◆ EXERCISE ◆
Copy exactly the lines from the first line of the records below through the line containing "Мужской зимний спортивный", including both, and nothing else.

◆ DATA SUPPLIED ◆

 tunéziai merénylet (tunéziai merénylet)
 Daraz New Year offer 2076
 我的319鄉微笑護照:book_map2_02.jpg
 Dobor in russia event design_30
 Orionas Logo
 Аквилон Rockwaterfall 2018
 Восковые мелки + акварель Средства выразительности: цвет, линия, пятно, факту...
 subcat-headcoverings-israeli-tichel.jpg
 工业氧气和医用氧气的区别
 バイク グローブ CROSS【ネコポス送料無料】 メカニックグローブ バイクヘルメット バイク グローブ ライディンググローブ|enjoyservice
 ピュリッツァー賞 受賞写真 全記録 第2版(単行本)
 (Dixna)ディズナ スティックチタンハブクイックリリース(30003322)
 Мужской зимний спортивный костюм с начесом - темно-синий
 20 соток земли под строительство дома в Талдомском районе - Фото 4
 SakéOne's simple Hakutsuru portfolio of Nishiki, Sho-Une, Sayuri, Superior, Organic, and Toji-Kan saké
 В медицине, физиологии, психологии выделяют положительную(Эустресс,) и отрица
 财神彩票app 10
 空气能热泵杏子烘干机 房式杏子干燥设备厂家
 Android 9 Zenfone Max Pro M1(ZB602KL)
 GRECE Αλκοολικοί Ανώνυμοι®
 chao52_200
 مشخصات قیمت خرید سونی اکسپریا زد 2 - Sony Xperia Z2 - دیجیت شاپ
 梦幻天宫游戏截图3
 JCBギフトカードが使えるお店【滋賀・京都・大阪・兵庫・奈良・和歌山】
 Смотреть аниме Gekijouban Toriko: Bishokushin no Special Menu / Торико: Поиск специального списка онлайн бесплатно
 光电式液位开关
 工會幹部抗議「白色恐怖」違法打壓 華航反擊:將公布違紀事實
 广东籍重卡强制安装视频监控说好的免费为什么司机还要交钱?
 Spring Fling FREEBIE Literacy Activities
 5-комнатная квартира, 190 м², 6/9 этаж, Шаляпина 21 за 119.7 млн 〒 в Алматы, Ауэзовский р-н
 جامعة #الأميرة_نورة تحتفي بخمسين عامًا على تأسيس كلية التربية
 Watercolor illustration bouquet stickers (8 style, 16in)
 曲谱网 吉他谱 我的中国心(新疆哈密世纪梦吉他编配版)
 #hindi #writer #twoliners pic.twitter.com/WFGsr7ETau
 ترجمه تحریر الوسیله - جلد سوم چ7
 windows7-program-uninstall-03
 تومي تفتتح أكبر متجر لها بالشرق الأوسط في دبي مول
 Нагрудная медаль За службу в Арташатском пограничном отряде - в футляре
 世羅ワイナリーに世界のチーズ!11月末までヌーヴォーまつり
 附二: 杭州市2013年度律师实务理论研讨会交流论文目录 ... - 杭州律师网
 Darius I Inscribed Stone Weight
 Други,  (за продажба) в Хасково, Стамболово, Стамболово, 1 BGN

◆ EXERCISE ANSWER ◆
 tunéziai merénylet (tunéziai merénylet)
 Daraz New Year offer 2076
 我的319鄉微笑護照:book_map2_02.jpg
 Dobor in russia event design_30
 Orionas Logo
 Аквилон Rockwaterfall 2018
 Восковые мелки + акварель Средства выразительности: цвет, линия, пятно, факту...
 subcat-headcoverings-israeli-tichel.jpg
 工业氧气和医用氧气的区别
 バイク グローブ CROSS【ネコポス送料無料】 メカニックグローブ バイクヘルメット バイク グローブ ライディンググローブ|enjoyservice
 ピュリッツァー賞 受賞写真 全記録 第2版(単行本)
 (Dixna)ディズナ スティックチタンハブクイックリリース(30003322)
 Мужской зимний спортивный костюм с начесом - темно-синий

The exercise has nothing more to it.